-- START OF DOCUMENT TEXT --
Similar comments are also true of hosting providers. Indeed, some providers explicitly bill themselves as 'bulletproof' -  implying a lack of compliance to enforcement notices - as a means of attracting business from providers of illicit content (Figure 1).

Figure 1: Examples of websites of self-proclaimed ‘bulletproof’ hosting providers (and/or registrars)

Other websites also exist to serve as resources for content producers looking for recommendations of non-compliant providers (Figure 2).

Figure 2: Website offering recommendations of 'bulletproof' hosting providers

Similarly to the case with 'high-risk' registrars, a number of resources are also available where information on infringing hosting providers is collated, such as the information provided again by Spamhaus[11]

In this study, we aim to collate information from a related dataset; namely a 'blacklist' of IP addresses which has been compiled based on reports of associated infringing activity of a variety of types, and from a range of sources. This analysis aims to identify any trends and patterns in the groups of high-risk IP addresses[12] - and, by extension, the hosting providers with which they are associated - as a means of establishing additional datasets which could be used as data inputs into algorithms for assessing overall website potential risk level (i.e. if a website is hosted on a high-risk IP address, it is potentially more likely to be associated with illicit activity). 

Analysis

The dataset used in this case is the IP address blacklist provided by Myip.ms[13], containing around 169,000 listings (0.0039% of the total possible IP-space)[14] as of 29-Jan-2025. The (IPv4) addresses are of the format xx.xx.xx.xx, where each 'xx' is a number between 0 and 255. In this study, we use the terminology 'netblock' to refer to a group of IP addresses with the same initial elements; a group of addresses of the form A.xx.xx.xx (with fixed 'A') would be a 'first-level netblock', A.B.xx.xx a 'second-level netblock' and A.B.C.xx a 'third-level'.
-- END OF DOCUMENT TEXT --
-- START OF DATA BLOCK --
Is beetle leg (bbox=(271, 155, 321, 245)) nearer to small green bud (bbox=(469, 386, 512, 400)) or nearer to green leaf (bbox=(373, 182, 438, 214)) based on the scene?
-- END OF DATA BLOCK --
Name each level of netblock defined in the text on bulletproof hosting providers, along with the address form it covers.

RESPONSE TO THIS EXERCISE ▸
- First-level netblock: A.xx.xx.xx
- Second-level netblock: A.B.xx.xx
- Third-level netblock: A.B.C.xx